## Exercise goal
With the images omitted, return all of the entries exactly as they stand.

## Information supplied

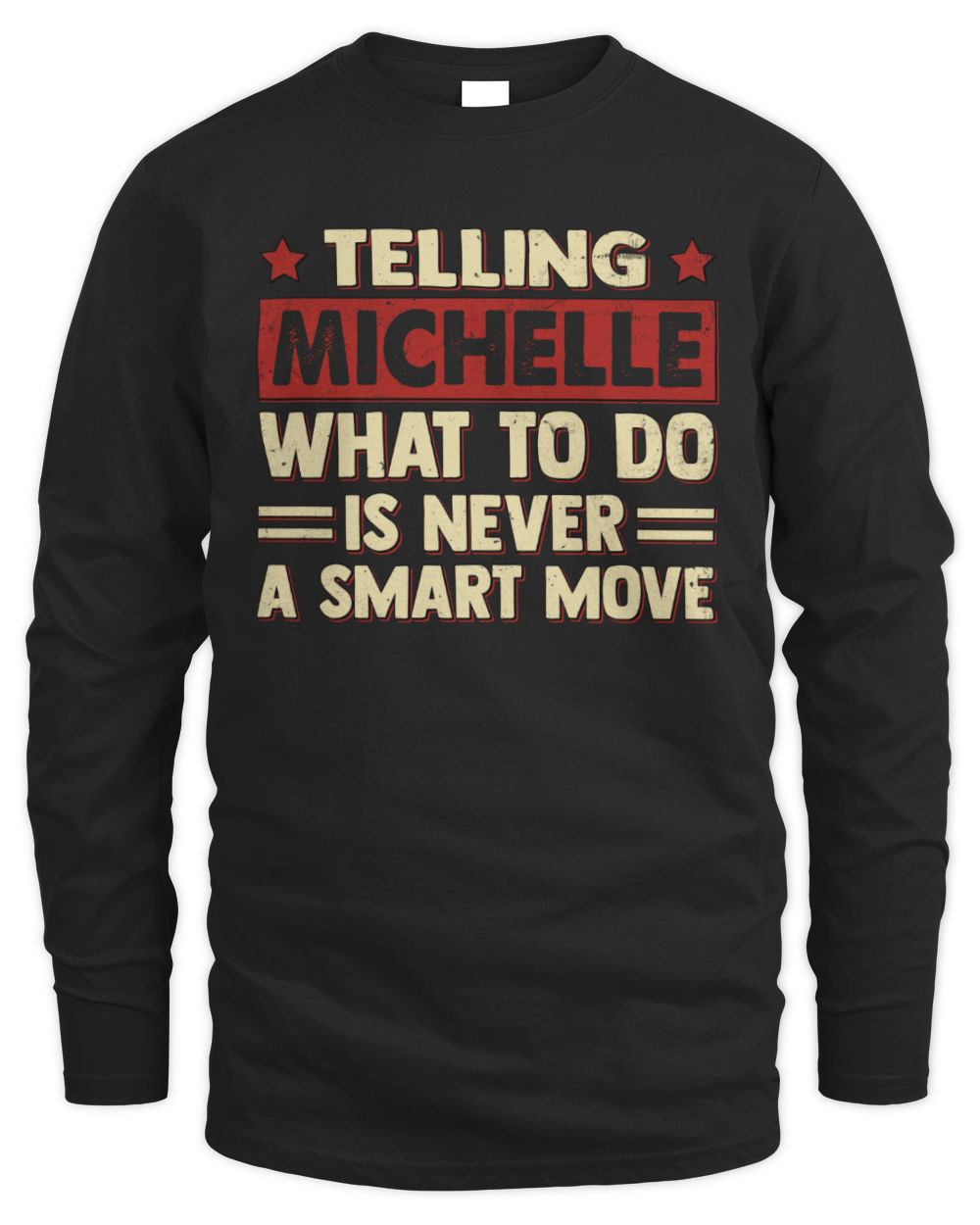 Telling Your Name What to Do Is Never a Smart Move Shirt MICHELLE M1-66 / Men's Long Sleeved T-Shirt / black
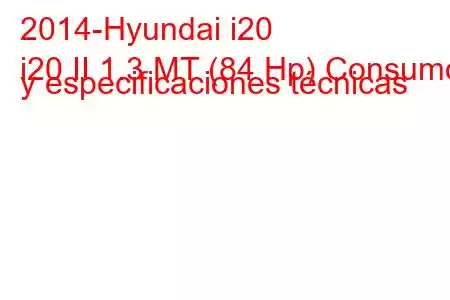 2014-Hyundai i20
i20 II 1.3 MT (84 Hp) Consumo y especificaciones técnicas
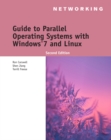 Guide to Parallel Operating Systems with Windows (R) 7 and Linux - Book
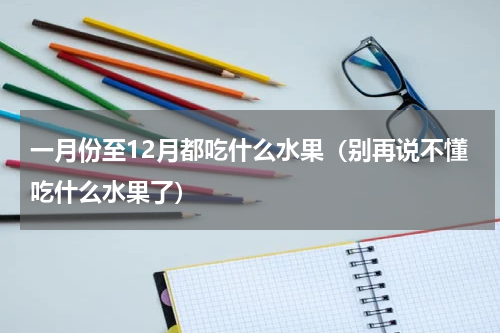 一月份至12月都吃什么水果（别再说不懂吃什么水果了）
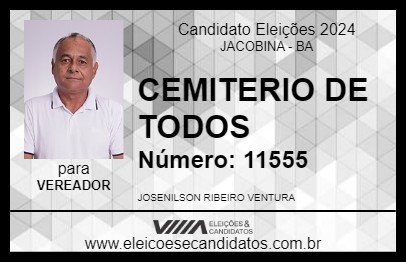 Candidato CEMITERIO AMIGO DE TODOS 2024 - JACOBINA - Eleições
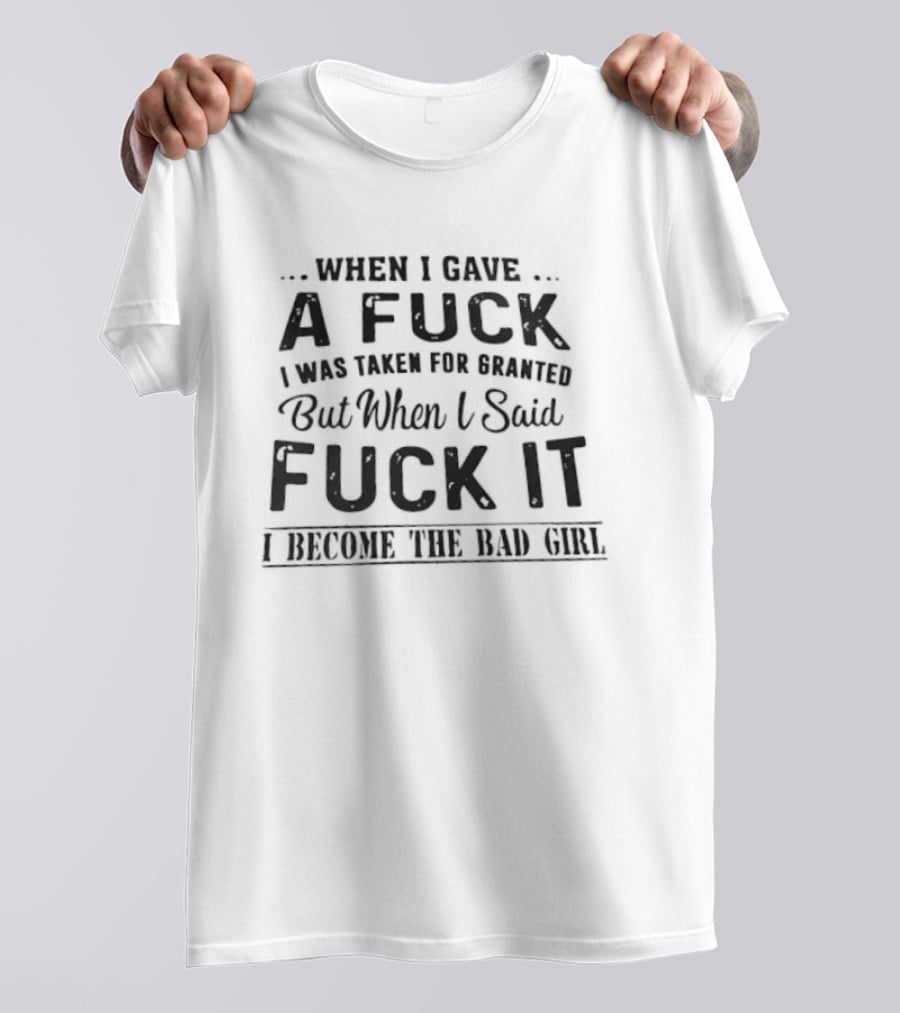 When I Gave A Fuck I Was Taken For Granted But When I Said Fuck It I Become The Bad Girl T-Shirt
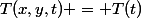 T(x,y,t) = T(t)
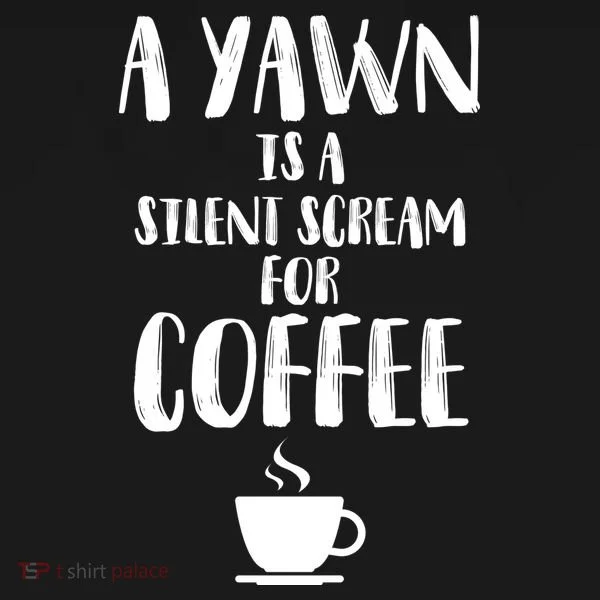A Yawn Is A Silent Scream For Coffee Women's T-Shirt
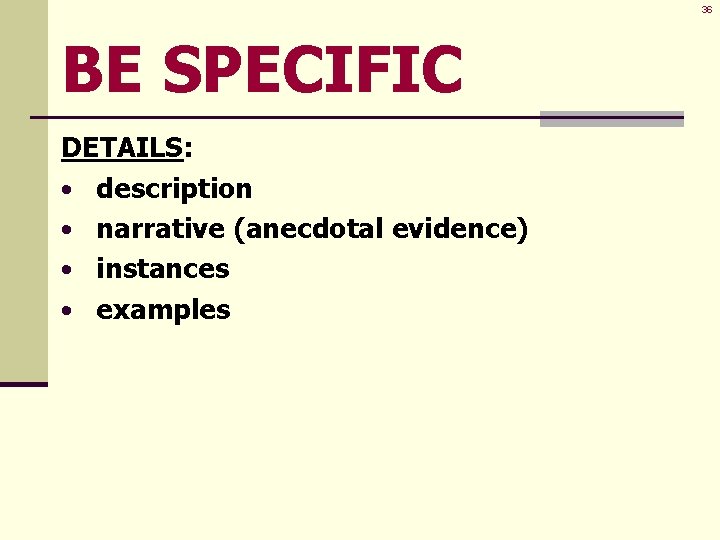 36 BE SPECIFIC DETAILS: • description • narrative (anecdotal evidence) • instances • examples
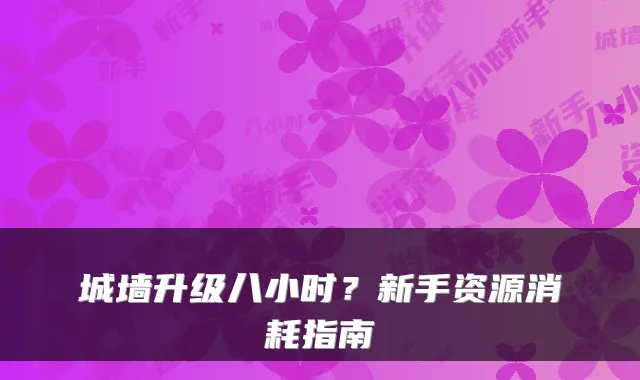 城墙升级八小时？新手资源消耗指南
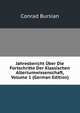 Jahresbericht Uber Die Fortschritte Der Klassischen Altertumwissenschaft, Volume 1 (German Edition), Conrad Bursian 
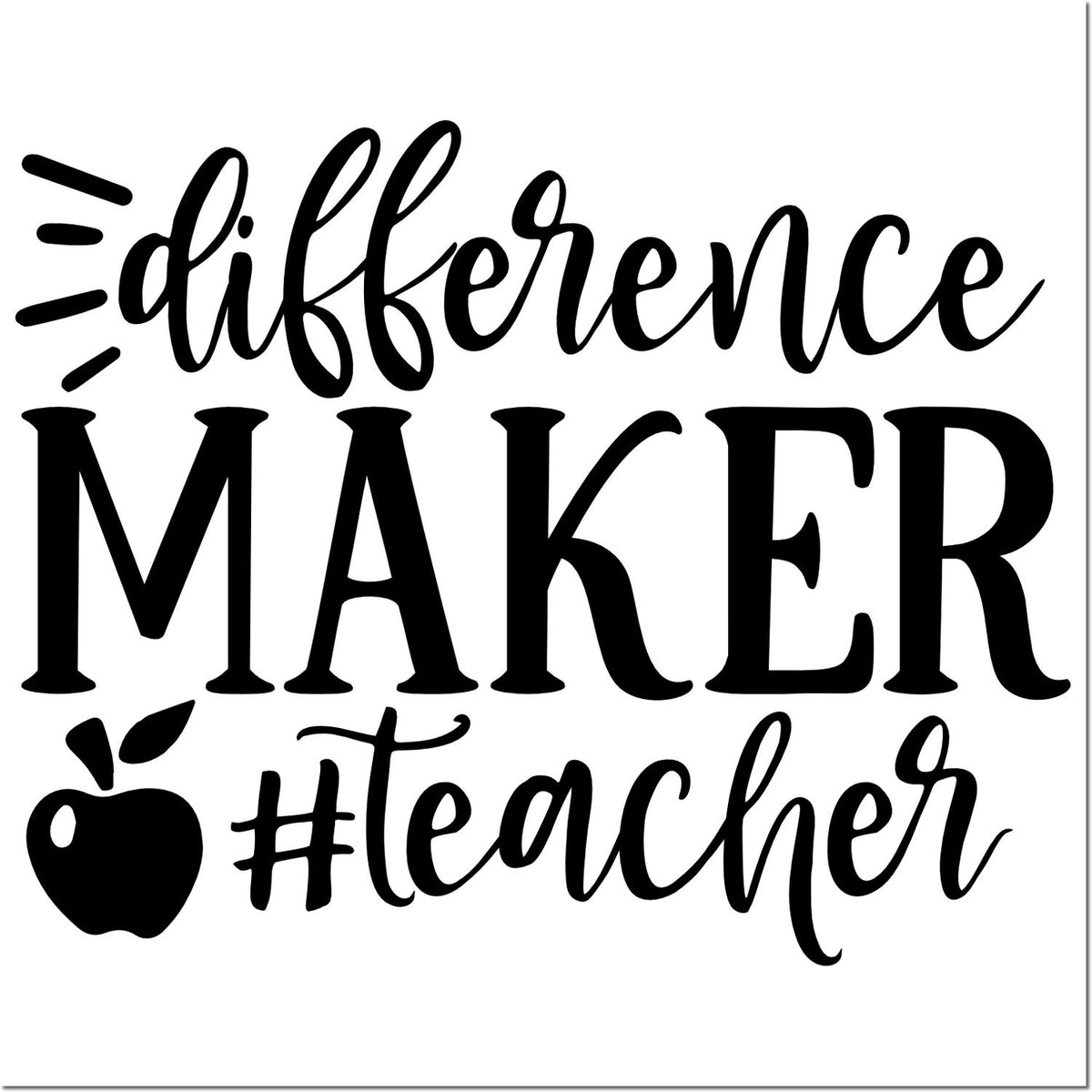 Black teacher stamp design reading difference MAKER #teacher with apple icon on white background.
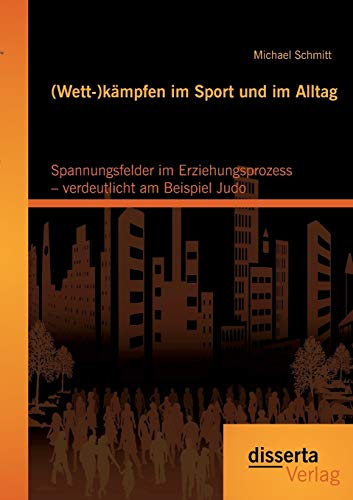 (Wett-)kampfen im Sport und im Alltag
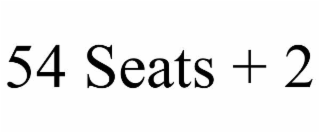 54 SEATS + 2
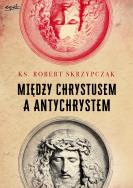Okładka książki Między Chrystusem a Antychrystem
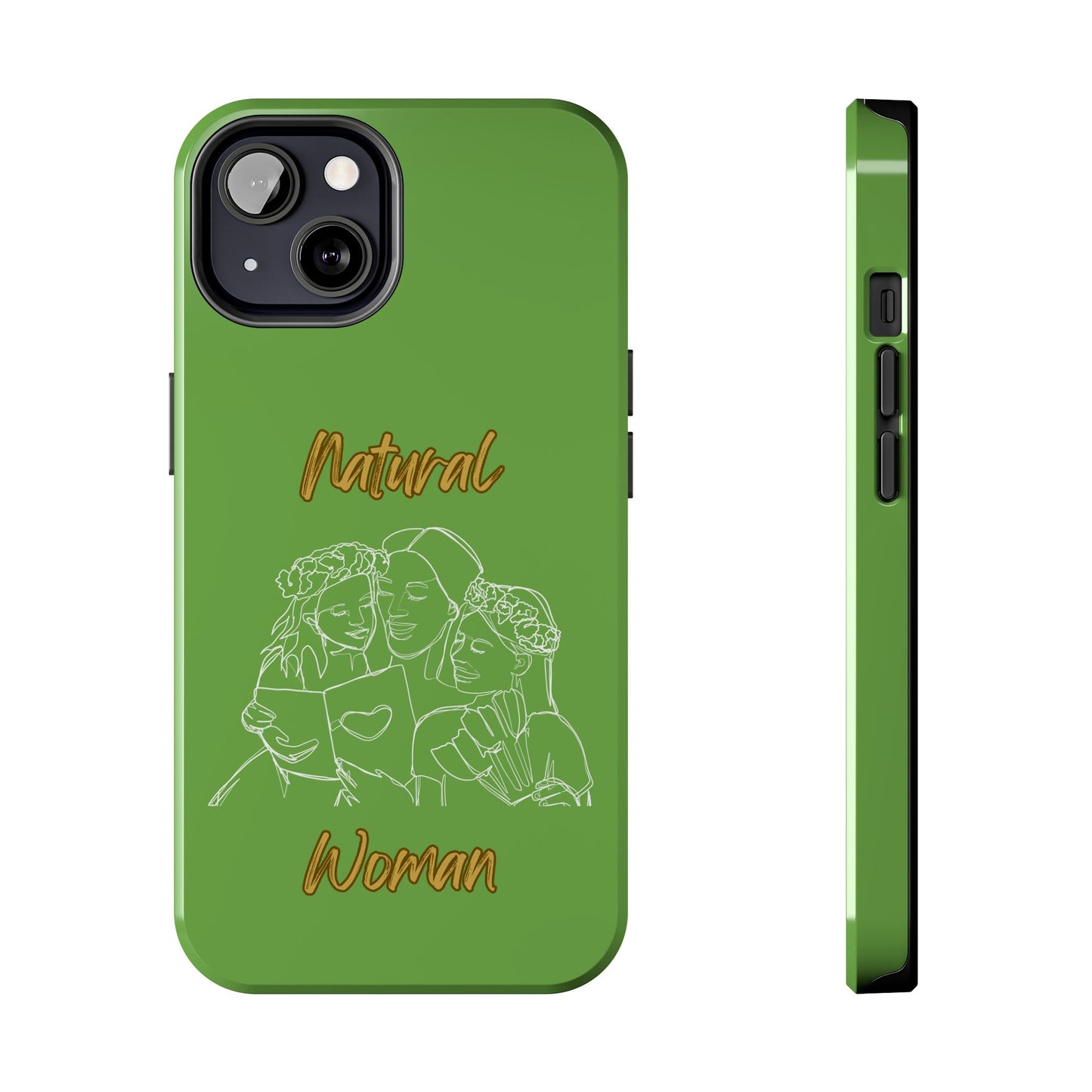 Natural Woman Me & My Girls (WL)Tough Phone Cases GREEN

## Result
 Telling Your Name What to Do Is Never a Smart Move Shirt MICHELLE M1-66 / Men's Long Sleeved T-Shirt / black
 2014-Hyundai i20
i20 II 1.3 MT (84 Hp) Consumo y especificaciones técnicas
 Guide to Parallel Operating Systems with Windows (R) 7 and Linux - Book
 一月份至12月都吃什么水果（别再说不懂吃什么水果了）
 Candidato CEMITERIO AMIGO DE TODOS 2024 - JACOBINA - Eleições
 When I Gave A Fuck I Was Taken For Granted But When I Said Fuck It I Become The Bad Girl T-Shirt
 T(x,y,t) = T(t)
A Yawn Is A Silent Scream For Coffee Women's T-Shirt
 36 BE SPECIFIC DETAILS: • description • narrative (anecdotal evidence) • instances • examples
 城墙升级八小时？新手资源消耗指南
 Jahresbericht Uber Die Fortschritte Der Klassischen Altertumwissenschaft, Volume 1 (German Edition), Conrad Bursian 
 Black teacher stamp design reading difference MAKER #teacher with apple icon on white background.
 (Wett-)kampfen im Sport und im Alltag
 54 SEATS + 2
Okładka książki Między Chrystusem a Antychrystem
 Natural Woman Me & My Girls (WL)Tough Phone Cases GREEN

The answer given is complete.